Por tanto, los contenidos de las distintas áreas del currículo responden a una mirada
universalizadora del conocimiento. Una perspectiva intercultural “implica cuestionar el sesgo
cultural que éste presenta, en el sentido de llamar la atención sobre la hegemonía que tiene el
pensamiento occidental sobre los otros tipos de conocimiento (que se reconocen como
saberes tradicionales y empíricos), con el fin de que en los contenidos de las distintas áreas
se consideren diferentes perspectivas culturales del tema a trabajar, sin jerarquizar
determinados tipos de perspectivas sobre otras y sin adoptar una mirada universalista sobre
los estadios de desarrollo y sobre sus consecuencias para el aprendizaje” (Zavala y otros,
2005).
Dentro de esta concepción, la interculturalidad puede ser abordada como una competencia a
desarrollar, que “no implica tan sólo un actuar eficaz para el provecho de uno mismo, sino
también un actuar ético que incluya al otro. No solamente saber evaluar a los otros
con quienes se va a intervenir y los recursos con los que éstos cuentan, sino además la
situación en la que se quiere intervenir” (Zavala et al., 2005). Bajo esta óptica sobre el
conocimiento y el aprendizaje, el currículo concibe la cultura como un proceso de construcción
social, que está en constante cambio, que se enriquece mediante el contacto e intercambio
cultural, siendo tarea de la pedagogía generar las condiciones para aprender y eliminar
las barreras que impiden interactuar, resolver y crear.

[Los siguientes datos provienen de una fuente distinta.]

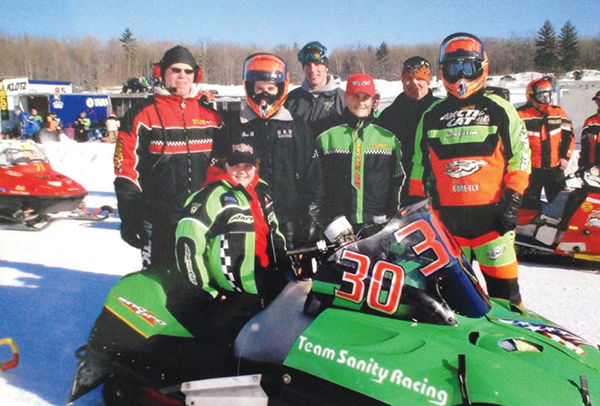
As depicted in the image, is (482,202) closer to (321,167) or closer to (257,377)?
(321,167)

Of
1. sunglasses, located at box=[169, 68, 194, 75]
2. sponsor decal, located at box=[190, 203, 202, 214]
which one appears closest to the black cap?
sponsor decal, located at box=[190, 203, 202, 214]

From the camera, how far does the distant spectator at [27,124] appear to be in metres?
2.58

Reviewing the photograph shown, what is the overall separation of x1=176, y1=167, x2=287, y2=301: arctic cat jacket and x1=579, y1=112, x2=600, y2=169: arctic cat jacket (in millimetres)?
3572

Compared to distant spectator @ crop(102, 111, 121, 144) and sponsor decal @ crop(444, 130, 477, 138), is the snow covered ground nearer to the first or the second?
distant spectator @ crop(102, 111, 121, 144)

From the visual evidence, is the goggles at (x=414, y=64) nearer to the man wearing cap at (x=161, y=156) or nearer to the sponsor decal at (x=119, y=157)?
the man wearing cap at (x=161, y=156)

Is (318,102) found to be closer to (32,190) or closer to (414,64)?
(414,64)

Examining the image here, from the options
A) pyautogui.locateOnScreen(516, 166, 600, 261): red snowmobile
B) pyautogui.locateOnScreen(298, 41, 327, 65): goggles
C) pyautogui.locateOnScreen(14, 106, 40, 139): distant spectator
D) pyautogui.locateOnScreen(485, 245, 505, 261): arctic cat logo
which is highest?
pyautogui.locateOnScreen(298, 41, 327, 65): goggles

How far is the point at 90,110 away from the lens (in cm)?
236

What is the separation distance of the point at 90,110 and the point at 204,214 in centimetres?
94

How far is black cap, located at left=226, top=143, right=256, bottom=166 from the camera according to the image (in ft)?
6.45

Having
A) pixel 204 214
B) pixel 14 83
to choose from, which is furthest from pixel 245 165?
pixel 14 83

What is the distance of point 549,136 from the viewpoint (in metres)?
4.05

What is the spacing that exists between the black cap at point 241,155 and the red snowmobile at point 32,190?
8.01 ft

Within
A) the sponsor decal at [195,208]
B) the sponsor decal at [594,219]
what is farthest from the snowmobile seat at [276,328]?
the sponsor decal at [594,219]
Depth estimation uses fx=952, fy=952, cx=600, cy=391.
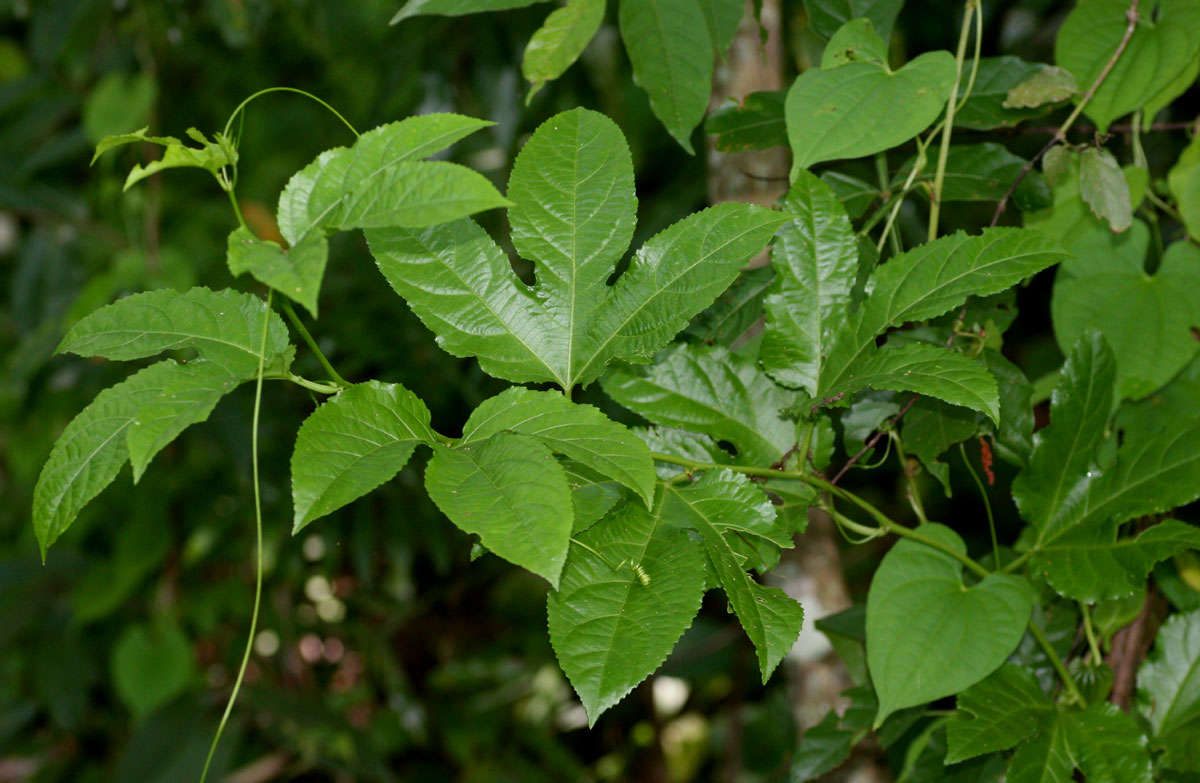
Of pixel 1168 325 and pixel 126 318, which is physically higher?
pixel 126 318

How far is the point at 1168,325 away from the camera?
83 centimetres

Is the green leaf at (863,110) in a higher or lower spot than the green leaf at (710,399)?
higher

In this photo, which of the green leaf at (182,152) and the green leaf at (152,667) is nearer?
the green leaf at (182,152)

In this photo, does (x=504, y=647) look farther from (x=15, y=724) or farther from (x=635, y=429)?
(x=635, y=429)

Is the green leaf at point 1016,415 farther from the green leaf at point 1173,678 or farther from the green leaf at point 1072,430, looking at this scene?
the green leaf at point 1173,678

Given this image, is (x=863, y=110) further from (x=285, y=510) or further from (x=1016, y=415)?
(x=285, y=510)

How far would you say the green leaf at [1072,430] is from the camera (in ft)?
2.50

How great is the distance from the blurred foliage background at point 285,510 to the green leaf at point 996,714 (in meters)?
0.79

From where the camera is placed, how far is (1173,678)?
799mm

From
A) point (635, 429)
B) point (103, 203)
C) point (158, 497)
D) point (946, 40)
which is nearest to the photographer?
point (635, 429)

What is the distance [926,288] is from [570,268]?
0.78 ft

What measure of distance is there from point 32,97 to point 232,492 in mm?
1312

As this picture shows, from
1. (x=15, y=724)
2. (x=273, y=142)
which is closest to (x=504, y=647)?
(x=15, y=724)

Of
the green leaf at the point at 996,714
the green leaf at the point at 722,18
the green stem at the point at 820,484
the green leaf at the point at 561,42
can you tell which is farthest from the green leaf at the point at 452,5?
the green leaf at the point at 996,714
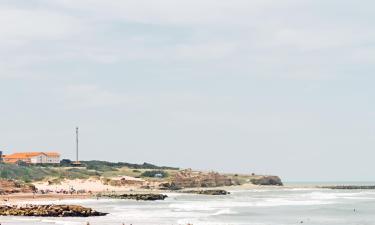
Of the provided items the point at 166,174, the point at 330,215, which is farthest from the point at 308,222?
the point at 166,174

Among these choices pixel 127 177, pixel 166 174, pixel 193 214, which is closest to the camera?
pixel 193 214

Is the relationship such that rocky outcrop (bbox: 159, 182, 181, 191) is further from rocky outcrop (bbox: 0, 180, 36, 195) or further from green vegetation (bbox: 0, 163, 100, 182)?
rocky outcrop (bbox: 0, 180, 36, 195)

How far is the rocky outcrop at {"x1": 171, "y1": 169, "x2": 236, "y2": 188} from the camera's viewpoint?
561 feet

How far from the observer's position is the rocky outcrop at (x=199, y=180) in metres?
171

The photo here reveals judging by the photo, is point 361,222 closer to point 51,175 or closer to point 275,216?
point 275,216

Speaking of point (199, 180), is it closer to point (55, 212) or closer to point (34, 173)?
point (34, 173)

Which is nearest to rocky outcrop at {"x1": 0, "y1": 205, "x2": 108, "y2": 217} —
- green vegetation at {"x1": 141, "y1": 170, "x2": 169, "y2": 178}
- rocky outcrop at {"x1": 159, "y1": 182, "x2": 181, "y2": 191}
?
rocky outcrop at {"x1": 159, "y1": 182, "x2": 181, "y2": 191}

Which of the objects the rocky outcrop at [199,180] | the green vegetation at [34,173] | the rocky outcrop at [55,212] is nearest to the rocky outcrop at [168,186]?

Pese a que en todos los países del estudio las reformas educativas han introducido la
flexibilización curricular y la contextualización de los aprendizajes, los contenidos de las
diferentes áreas no son considerados desde perspectivas culturales distintas, contrastando
formas de conocer, resolver y crear. Así también el conocimiento formal se sitúa sobre el
tradicional y los procedimientos científicos se acercan más a la comprensión de la realidad
que las vivencias y experiencias de estudiantes.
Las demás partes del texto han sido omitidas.